Task details: How many lines in the entries below contain the word "captured"? Reply with only the number.

Available data:
##############################

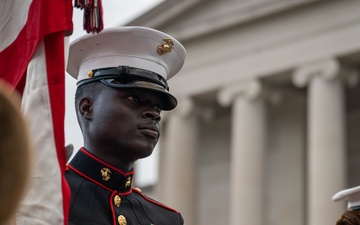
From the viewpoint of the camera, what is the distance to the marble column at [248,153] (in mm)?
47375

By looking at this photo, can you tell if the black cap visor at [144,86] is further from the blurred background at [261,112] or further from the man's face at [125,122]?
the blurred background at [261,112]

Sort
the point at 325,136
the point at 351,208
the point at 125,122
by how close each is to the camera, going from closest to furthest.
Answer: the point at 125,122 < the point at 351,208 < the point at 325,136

##############################

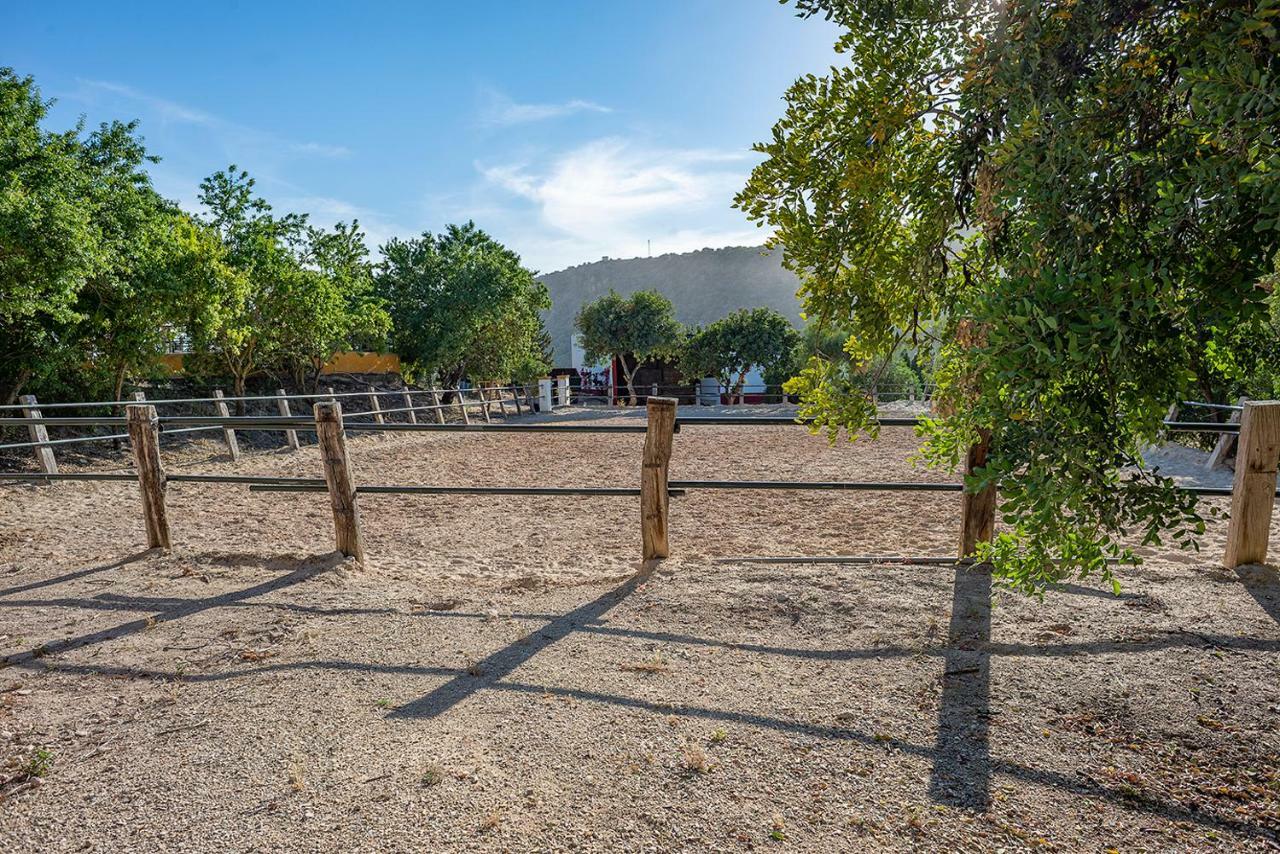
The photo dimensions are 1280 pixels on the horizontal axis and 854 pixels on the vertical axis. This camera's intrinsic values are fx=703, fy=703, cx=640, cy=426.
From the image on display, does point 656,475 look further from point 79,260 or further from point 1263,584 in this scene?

##############################

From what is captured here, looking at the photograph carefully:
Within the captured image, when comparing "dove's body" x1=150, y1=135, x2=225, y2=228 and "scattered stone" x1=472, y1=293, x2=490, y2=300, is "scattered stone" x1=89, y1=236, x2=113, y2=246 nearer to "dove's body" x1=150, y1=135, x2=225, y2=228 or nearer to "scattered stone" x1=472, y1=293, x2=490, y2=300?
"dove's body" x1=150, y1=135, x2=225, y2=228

##############################

Complete response: 2